**記事の抜粋:**
════

スポーツライター増島みどりのザ・スタジアム

2025年9月14日 (日)

ウルグアイに史上初のメダル(銅)をもたらした女子マラソンのパテルナイン 「えーーーーー私が3位?」ゴール後メダル獲得を知り絶叫 

 ウルグアイのサッカー代表なら「セレステ」(空の色)と親しまれる国旗のブルーのウエアをまとった ジュリア・パテルナイン(25)が女子マラソンのゴールにたどり着いた時、金メダルのジェプチルチルと銀メダルのアセファがゴールして2分半以上差がついたためにトラックには彼女1人しかいなかった。観客から大きな拍手は受けたものの、ウルグアイ初のメダルという華々しいゴールを飾る大会のロゴ入りリボンがセッティングされておらず、ジュリアは一瞬、湿度が80%を超えた過酷なレースを走り切ったのかどうか、熱中症の症状で記憶がシャットダウンしているのではないか、と頭のなかが大混乱していたと明かす。

════

**やること:**
1. 記事によると、パテルナインがゴールにたどり着いた時、トラックには何人いましたか。
2. 次の(a)〜(c)が記事の内容と合っているかどうか、それぞれ「はい」か「いいえ」で答え、決め手になる記事の言葉をそのまま引いてください。
(a) 金メダルを取ったのはジェプチルチルだった。
(b) レース当日の湿度は50%ほどだった。
(c) ゴールには大会のロゴ入りリボンが用意されていた。
3. 記事のうち、「スポーツライター増島みどりのザ・スタジアム」を含む言葉で始まり「かが大混乱していたと明かす。」で終わる部分を、一字も変えずに書き写してください。
このあとのデータは、記事とは関係ありません。

════

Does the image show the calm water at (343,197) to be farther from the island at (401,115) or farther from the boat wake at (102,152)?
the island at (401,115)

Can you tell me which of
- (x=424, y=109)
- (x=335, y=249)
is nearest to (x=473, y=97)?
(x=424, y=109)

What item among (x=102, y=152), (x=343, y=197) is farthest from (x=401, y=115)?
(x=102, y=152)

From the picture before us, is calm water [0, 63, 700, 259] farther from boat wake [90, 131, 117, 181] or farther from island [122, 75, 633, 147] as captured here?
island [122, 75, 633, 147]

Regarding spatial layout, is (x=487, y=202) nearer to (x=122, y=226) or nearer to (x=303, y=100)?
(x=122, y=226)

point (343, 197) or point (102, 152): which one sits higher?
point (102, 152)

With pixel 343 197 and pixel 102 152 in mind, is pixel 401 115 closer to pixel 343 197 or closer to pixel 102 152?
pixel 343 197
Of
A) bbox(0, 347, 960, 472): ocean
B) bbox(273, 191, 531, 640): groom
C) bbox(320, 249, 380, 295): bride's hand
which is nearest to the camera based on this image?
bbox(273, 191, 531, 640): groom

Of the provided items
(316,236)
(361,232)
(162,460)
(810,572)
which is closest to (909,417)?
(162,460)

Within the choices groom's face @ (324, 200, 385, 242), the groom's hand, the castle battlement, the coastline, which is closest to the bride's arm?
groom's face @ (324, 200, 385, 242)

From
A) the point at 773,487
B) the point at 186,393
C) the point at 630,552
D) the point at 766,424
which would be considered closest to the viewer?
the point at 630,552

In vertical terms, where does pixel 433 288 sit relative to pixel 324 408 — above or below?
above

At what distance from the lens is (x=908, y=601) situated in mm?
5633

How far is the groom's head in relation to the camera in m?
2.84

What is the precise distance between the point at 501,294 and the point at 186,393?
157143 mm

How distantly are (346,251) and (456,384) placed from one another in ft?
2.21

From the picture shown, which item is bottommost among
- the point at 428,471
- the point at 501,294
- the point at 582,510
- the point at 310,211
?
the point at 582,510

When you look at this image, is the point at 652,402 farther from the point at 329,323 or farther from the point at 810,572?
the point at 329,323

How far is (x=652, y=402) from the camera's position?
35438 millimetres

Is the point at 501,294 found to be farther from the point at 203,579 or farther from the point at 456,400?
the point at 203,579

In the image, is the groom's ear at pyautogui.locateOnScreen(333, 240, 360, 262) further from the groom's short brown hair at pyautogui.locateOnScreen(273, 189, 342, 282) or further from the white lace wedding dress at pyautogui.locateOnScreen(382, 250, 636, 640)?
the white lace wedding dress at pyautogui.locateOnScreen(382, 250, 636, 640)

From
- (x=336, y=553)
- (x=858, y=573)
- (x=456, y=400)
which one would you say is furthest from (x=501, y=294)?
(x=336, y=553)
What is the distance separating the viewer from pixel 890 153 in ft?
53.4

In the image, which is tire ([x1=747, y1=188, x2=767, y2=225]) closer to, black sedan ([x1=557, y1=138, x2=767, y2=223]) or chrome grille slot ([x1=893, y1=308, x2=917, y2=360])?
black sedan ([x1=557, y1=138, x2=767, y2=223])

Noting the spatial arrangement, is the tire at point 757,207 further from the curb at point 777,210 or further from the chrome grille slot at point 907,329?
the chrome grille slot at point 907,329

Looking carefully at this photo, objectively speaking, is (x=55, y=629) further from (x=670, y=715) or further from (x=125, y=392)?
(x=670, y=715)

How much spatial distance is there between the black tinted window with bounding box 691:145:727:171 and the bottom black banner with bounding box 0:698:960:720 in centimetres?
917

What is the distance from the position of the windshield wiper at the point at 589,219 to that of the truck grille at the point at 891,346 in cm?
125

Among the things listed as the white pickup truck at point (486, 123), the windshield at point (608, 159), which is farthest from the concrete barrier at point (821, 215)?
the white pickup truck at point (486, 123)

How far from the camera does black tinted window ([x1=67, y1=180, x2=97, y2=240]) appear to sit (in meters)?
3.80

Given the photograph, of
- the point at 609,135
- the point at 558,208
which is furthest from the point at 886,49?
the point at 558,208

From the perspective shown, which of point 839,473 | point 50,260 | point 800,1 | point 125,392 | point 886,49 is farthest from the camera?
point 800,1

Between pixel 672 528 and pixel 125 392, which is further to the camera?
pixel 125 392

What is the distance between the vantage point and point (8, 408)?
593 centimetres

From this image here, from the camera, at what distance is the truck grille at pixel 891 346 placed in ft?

════

**回答一覧:**
1. 彼女1人しかいませんでした。

2.
(a) はい。「金メダルのジェプチルチル」
(b) いいえ。「湿度が80%を超えた過酷なレース」
(c) いいえ。「大会のロゴ入りリボンがセッティングされておらず」

3.
スポーツライター増島みどりのザ・スタジアム

2025年9月14日 (日)

ウルグアイに史上初のメダル(銅)をもたらした女子マラソンのパテルナイン 「えーーーーー私が3位?」ゴール後メダル獲得を知り絶叫 

 ウルグアイのサッカー代表なら「セレステ」(空の色)と親しまれる国旗のブルーのウエアをまとった ジュリア・パテルナイン(25)が女子マラソンのゴールにたどり着いた時、金メダルのジェプチルチルと銀メダルのアセファがゴールして2分半以上差がついたためにトラックには彼女1人しかいなかった。観客から大きな拍手は受けたものの、ウルグアイ初のメダルという華々しいゴールを飾る大会のロゴ入りリボンがセッティングされておらず、ジュリアは一瞬、湿度が80%を超えた過酷なレースを走り切ったのかどうか、熱中症の症状で記憶がシャットダウンしているのではないか、と頭のなかが大混乱していたと明かす。